Add the flour and whisk constantly for about 2 minutes to form a paste (roux).
Gradually pour in the warmed vegan milk, whisking continuously to prevent lumps.
Stir in the nutritional yeast, Dijon mustard, and a pinch of nutmeg powder.
Season with salt and ground black pepper to taste.
Continue to whisk until the sauce is creamy and fully blended. Remove from heat and set aside.
Slightly toast the bread bowls to warm them up and give them a subtle crisp.
Cut a circular hole in the top of each bread bowl and remove the inner bread stuffing, leaving the hollowed-out bread ready to be filled.
Bring a pot of water to a boil.
Add the frozen vegan poached eggs (YoEgg Foods) to the boiling water and cook for about 10 minutes.
Carefully remove the eggs with a slotted spoon and set aside.
Pour the warm béchamel sauce into the hollowed-out bread bowls, filling them about ¾ full.
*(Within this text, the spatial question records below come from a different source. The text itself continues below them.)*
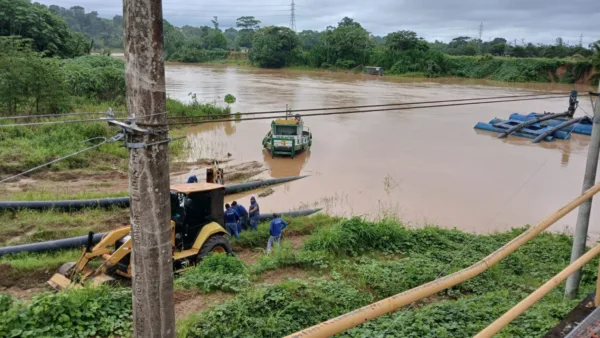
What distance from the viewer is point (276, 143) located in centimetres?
2317

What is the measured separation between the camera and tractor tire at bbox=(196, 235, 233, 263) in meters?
9.24

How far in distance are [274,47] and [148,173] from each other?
77439 millimetres

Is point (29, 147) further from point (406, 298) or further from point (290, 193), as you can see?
point (406, 298)

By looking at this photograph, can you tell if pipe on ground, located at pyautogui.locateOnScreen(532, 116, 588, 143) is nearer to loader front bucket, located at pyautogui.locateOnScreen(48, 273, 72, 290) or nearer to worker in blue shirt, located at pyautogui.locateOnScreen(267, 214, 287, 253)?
worker in blue shirt, located at pyautogui.locateOnScreen(267, 214, 287, 253)

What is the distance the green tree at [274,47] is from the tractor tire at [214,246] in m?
71.5

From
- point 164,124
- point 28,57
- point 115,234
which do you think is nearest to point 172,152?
point 28,57

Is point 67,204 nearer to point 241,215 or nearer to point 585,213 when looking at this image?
point 241,215

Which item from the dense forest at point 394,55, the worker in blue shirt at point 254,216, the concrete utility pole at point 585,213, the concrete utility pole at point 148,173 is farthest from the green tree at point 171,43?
the concrete utility pole at point 148,173

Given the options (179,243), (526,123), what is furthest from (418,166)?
(179,243)

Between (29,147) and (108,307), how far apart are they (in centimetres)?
1467

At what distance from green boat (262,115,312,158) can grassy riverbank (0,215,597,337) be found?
10295 mm

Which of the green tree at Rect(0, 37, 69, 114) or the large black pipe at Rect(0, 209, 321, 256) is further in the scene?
the green tree at Rect(0, 37, 69, 114)

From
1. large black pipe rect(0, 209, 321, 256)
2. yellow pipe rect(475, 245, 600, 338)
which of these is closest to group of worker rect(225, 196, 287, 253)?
large black pipe rect(0, 209, 321, 256)

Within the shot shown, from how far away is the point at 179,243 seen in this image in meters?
9.14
Gently place a cooked vegan poached egg on top of each bread bowl.
Garnish with a sprinkle of ground black pepper.
Serve immediately.
When ready to eat, use a knife or spoon to cut into the poached egg, letting the rich, runny yolk ooze into the creamy béchamel sauce.
Thank you for printing this recipe, I know you're going to love it!